Проблема русской религиозности в контексте сопоставления России и Западной Европы появилась и в сочинениях П. Я. Чаадаева, по мнению которого, христианство, принятое от Византии, принесло на Русь мистику и аскетизм, в то время как в Европе оно стало двигателем социального прогресса. Для Чаадаева, несовершенство русского мировоззрения состояло не в слабом усвоении вероучительных основ христианства, а в принятии его «византийской» формы[50].

В официальной историографии 30–40-х гг. XIX в. ведущие позиции занял М. П. Погодин. Весьма характерной явилась его точка зрения на христианизацию Руси: «крестился Володимер, и сыны его, и вся почти земля Русская, мирно, беспрекословно, в духе кротости и послушания, не приняв в душу семен воздействия». «Священное писание, – отмечал Погодин, – понятное всему народу, разнесло повсеместно новые правила, взгляды, мысли. Принятием христианской веры Володимером произошел переворот в избранных душах». Погодин не отрицал того, что «в дальних областях и глухих местах… долго держалось язычество», однако он совершенно не касался вопроса о его взаимоотношениях с христианством в сфере мировоззрения[51].

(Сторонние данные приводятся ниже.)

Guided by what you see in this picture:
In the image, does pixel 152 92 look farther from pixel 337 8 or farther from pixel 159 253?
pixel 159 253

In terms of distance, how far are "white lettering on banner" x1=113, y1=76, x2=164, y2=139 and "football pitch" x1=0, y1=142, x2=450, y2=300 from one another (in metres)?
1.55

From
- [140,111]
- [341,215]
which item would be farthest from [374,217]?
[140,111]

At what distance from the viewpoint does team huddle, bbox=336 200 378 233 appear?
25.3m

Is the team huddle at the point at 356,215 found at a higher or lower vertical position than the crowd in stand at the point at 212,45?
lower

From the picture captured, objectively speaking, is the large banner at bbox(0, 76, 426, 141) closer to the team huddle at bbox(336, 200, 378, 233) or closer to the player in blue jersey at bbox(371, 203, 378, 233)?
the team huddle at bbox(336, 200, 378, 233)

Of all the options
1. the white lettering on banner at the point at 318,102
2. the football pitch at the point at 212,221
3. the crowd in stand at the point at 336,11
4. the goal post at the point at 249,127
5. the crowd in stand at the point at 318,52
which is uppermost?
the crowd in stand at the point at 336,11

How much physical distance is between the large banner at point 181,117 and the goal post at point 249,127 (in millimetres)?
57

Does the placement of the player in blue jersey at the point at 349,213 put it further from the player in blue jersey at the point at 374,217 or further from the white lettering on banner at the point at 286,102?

В те же годы, происходило становление двух ведущих направлений либеральной общественной мысли – западничества и славянофильства. Славянофилы признавали православие важнейшим фактором развития отечественной культуры. Но проблема формирования русского христианского менталитета не получила у них целостного решения.

А. С. Хомяков в своем знаменитом сочинении «О старом и новом» писал: «без влияния, без живительной силы христианства не восстала бы земля русская; но мы не имеем права сказать, что одно христианство воздвигло ее. Конечно, все истины, всякое начало добра, жизни и любви находилось в Церкви, но в Церкви возможной, в Церкви просвещенной и торжествующей над земными началами. Она не была таковой ни в какое время и ни в какой земле»[52]. По Хомякову, христианство, постепенно преобразуя личную жизнь русских людей, не изменило общественного сознания и социальной системы. Кроме того, писал Хомяков в другой работе, Русь «в большей части своего населения приняла более обряд церковный, чем духовную веру и разумное исповедание Церкви»[53].

Другой точки зрения придерживался И. В. Киреевский, полагая, что преобразование общественной жизни не входило в «задачи» православия. Особенность «русского быта заключалась в его живом исхождении из чистого христианства», которое было глубоко усвоено в народной среде[54]. Говоря о различии просвещения в России и на Западе, Киреевский писал: «у нас образовательное начало заключалось в нашей Церкви». Россия была вся покрыта «сетью церквей, монастырей, жилищ уединенных отшельников, откуда постоянно распространялись повсюду одинаковые понятия об отношениях общественных и частных… все святые отцы греческие, не исключая самых глубоких писателей, были… изучаемы в тиши наших монастырей, этих святых зародышей несбывшихся университетов. И эти монастыри были в живом непрестанном соприкосновении с народом»[55].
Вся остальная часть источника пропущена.